Hiperadrenocorticismo

O hiperadrenocorticismo ou síndrome de Cushing é uma patologia associada ao excesso de cortisol circulante. Distinguem-se três etiologias endógenas e uma iatrogênica:

  • ORIGEM HIPOFISÁRIA (80% dos casos). Há uma lesão na hipófise (adenoma ou hiperplasia da hipófise); são tumores que secretam um excesso de ACTH, estimulando a secreção de cortisol pelos córtices adrenais e causando hiperplasia adrenal bilateral. Perde-se o feedback da secreção de ACTH pelo cortisol.
  • ORIGEM ADRENAL (10-20% dos casos). Geralmente são unilaterais (afetam apenas uma glândula adrenal), provocando um excesso de cortisol (independente da ACTH). Os níveis altos de cortisol causam uma retroinibição com níveis muito baixos de ACTH, levando à atrofia da glândula contralateral (não afetada).
  • ORIGEM ADRENAL E HIPOFISÁRIA (5% dos casos).
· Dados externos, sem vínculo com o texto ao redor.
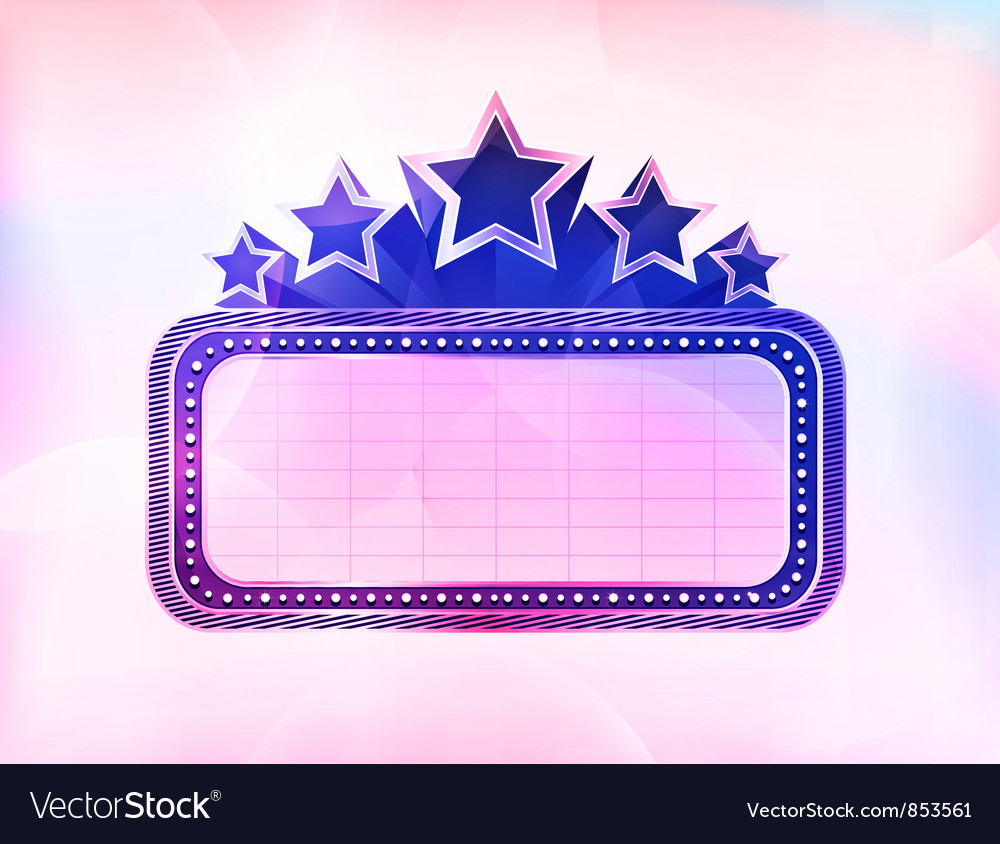 Colorful neon sign vector | Price: 1 Credit (USD $1)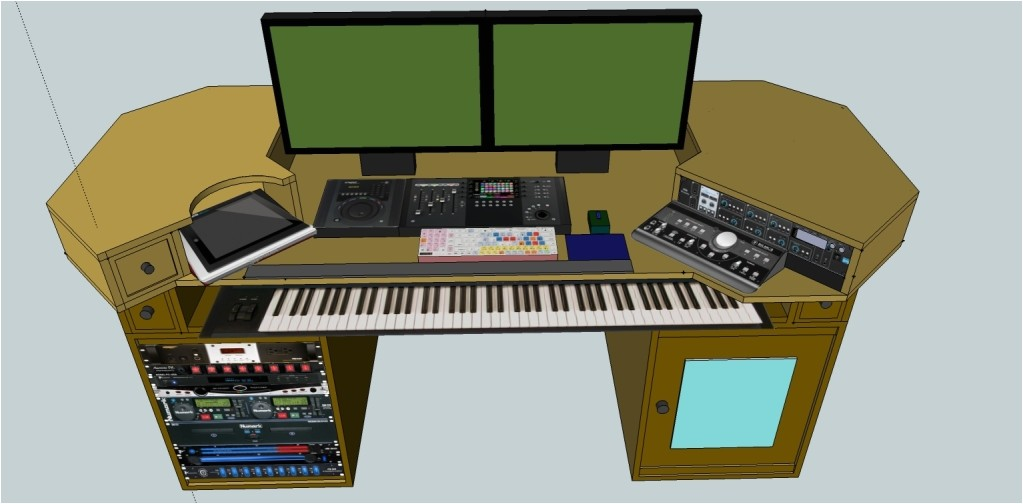 home studio desk plans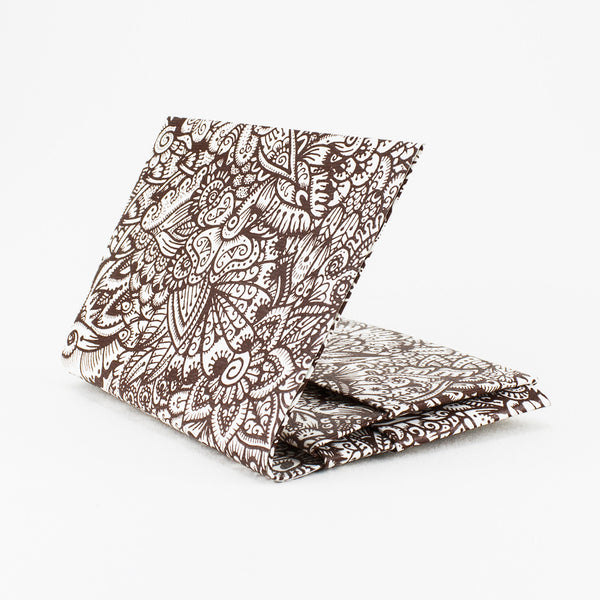 Quick Flip Wallet - Brown Zentangle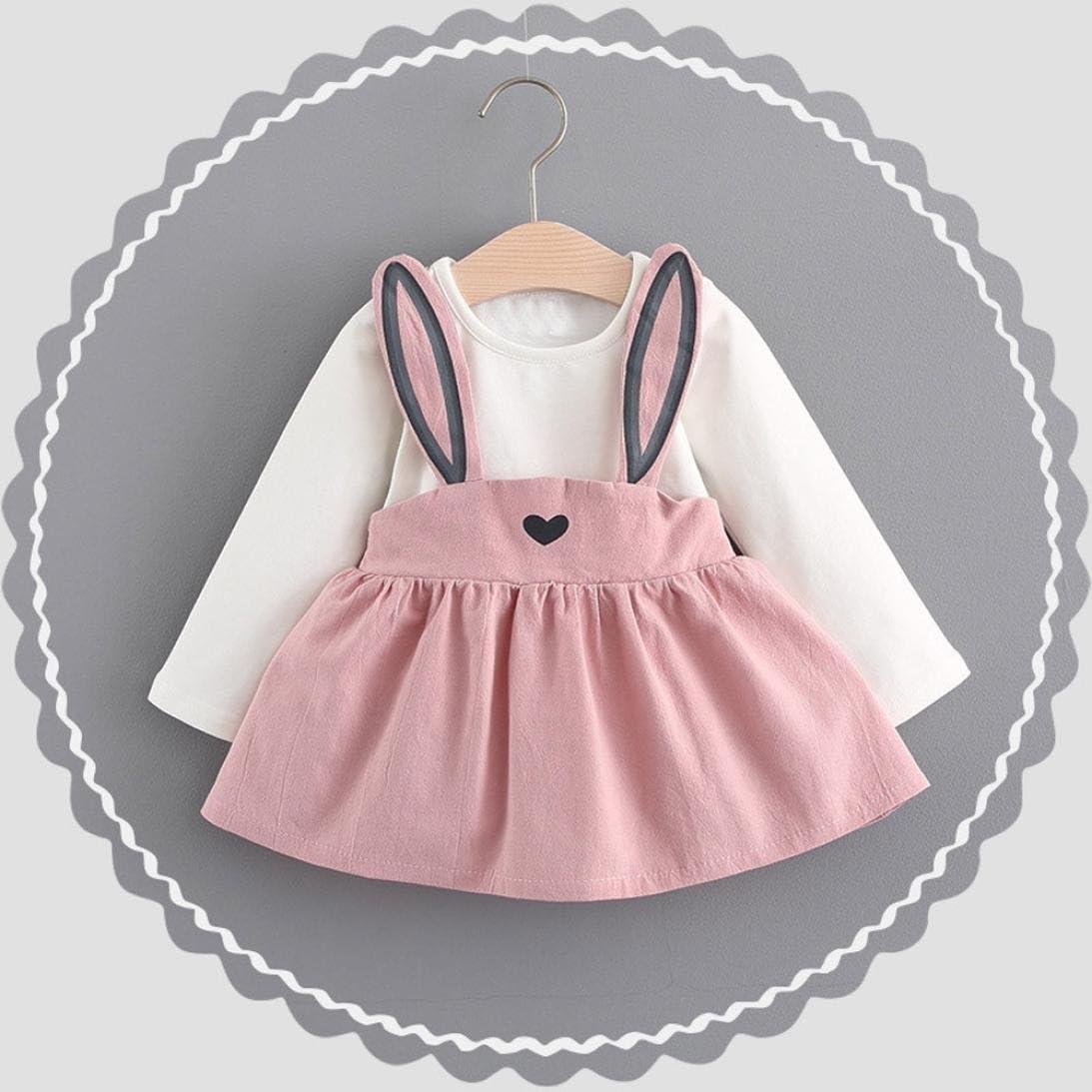 Celendi 0-3 Years Old Spring Cute Rabbit Bandage Suit Mini Dress for Baby Girl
Apresentam uma lesão hipofisária e um tumor adrenal secretor de cortisol, sendo pouco comum (com lesões em ambas as localizações).
  • IATROGÊNICO. Administração excessiva e prolongada de corticosteroides.

Sinais clínicos

Frequente Pouco frequente
  • PU/PD (1)
  • Polifagia (1)
  • Alopecia bilateral simétrica não pruriginosa (1)
  • Distensão abdominal (abdômen pendular, com afinamento da pele) (1)(2)
  • Obesidade (1)
  • Letargia/intolerância ao exercício
  • Anestro
  • Diminuição da libido
  • Atrofia testicular
  • Calcinosis cutis
  • Pyoderma
  • Pseudomiotonia
  • Hipertensão arterial sistêmica
  • Infecções urinárias
  • Diabetes mellitus
  • Caquexia/sarcopenia
  1. Muito frequentes
  2. Diferenciando-se da alopecia bilateral do hipotireoidismo, em que a pele é mais espessa

Interpretação das análises

Exames gerais

  • Hemograma: Leucocitose (30%) com linfopenia, neutrofilia, monocitose e eosinofilia relativas (85%).
  • Bioquímica sanguínea:
    • FAL aumentada de 4 a 20 vezes acima do normal.
    • Aumento de ALT, GGT, triglicerídeos, colesterol.
    • Aumento da glicose.
    • Diminuição da ureia e creatinina devido à hipostenúria.
  • Urianálise: A densidade em cães é < 1,006. Também aparecem cetonúria e glicosúria.

Exames específicos

Os resultados devem sempre corresponder a um histórico clínico, uma exploração completa e um diagnóstico por imagem compatível.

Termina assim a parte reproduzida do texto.